What is being asked:
Please write each record out again word for word.

Records from a data source:

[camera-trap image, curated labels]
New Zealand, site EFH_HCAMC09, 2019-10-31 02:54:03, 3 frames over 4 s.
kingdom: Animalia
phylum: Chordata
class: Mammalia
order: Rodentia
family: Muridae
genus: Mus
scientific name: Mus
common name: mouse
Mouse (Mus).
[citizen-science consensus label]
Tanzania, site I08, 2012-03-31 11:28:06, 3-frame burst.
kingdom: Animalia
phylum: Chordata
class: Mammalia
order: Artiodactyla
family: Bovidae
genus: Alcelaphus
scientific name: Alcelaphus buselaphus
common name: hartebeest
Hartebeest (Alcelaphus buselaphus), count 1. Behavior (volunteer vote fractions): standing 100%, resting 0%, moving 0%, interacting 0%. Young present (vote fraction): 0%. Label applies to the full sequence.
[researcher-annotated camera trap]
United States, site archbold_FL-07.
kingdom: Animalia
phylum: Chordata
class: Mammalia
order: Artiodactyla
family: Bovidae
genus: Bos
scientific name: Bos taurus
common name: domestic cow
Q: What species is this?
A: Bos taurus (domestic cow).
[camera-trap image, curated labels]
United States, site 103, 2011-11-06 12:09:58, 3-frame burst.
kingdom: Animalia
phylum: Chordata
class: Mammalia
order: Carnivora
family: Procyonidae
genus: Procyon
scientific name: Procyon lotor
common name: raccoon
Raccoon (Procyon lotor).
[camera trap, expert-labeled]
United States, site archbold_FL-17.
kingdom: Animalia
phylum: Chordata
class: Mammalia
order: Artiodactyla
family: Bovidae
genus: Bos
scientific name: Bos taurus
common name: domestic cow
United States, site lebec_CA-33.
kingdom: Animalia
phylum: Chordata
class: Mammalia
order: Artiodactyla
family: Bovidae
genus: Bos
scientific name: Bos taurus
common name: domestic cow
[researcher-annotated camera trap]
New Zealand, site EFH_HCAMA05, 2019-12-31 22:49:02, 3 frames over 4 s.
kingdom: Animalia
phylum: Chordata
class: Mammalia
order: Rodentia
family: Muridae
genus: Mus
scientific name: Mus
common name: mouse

Exercise answer:
[camera-trap image, curated labels]
New Zealand, site EFH_HCAMC09, 2019-10-31 02:54:03, 3 frames over 4 s.
kingdom: Animalia
phylum: Chordata
class: Mammalia
order: Rodentia
family: Muridae
genus: Mus
scientific name: Mus
common name: mouse
Mouse (Mus).
[citizen-science consensus label]
Tanzania, site I08, 2012-03-31 11:28:06, 3-frame burst.
kingdom: Animalia
phylum: Chordata
class: Mammalia
order: Artiodactyla
family: Bovidae
genus: Alcelaphus
scientific name: Alcelaphus buselaphus
common name: hartebeest
Hartebeest (Alcelaphus buselaphus), count 1. Behavior (volunteer vote fractions): standing 100%, resting 0%, moving 0%, interacting 0%. Young present (vote fraction): 0%. Label applies to the full sequence.
[researcher-annotated camera trap]
United States, site archbold_FL-07.
kingdom: Animalia
phylum: Chordata
class: Mammalia
order: Artiodactyla
family: Bovidae
genus: Bos
scientific name: Bos taurus
common name: domestic cow
Q: What species is this?
A: Bos taurus (domestic cow).
[camera-trap image, curated labels]
United States, site 103, 2011-11-06 12:09:58, 3-frame burst.
kingdom: Animalia
phylum: Chordata
class: Mammalia
order: Carnivora
family: Procyonidae
genus: Procyon
scientific name: Procyon lotor
common name: raccoon
Raccoon (Procyon lotor).
[camera trap, expert-labeled]
United States, site archbold_FL-17.
kingdom: Animalia
phylum: Chordata
class: Mammalia
order: Artiodactyla
family: Bovidae
genus: Bos
scientific name: Bos taurus
common name: domestic cow
United States, site lebec_CA-33.
kingdom: Animalia
phylum: Chordata
class: Mammalia
order: Artiodactyla
family: Bovidae
genus: Bos
scientific name: Bos taurus
common name: domestic cow
[researcher-annotated camera trap]
New Zealand, site EFH_HCAMA05, 2019-12-31 22:49:02, 3 frames over 4 s.
kingdom: Animalia
phylum: Chordata
class: Mammalia
order: Rodentia
family: Muridae
genus: Mus
scientific name: Mus
common name: mouse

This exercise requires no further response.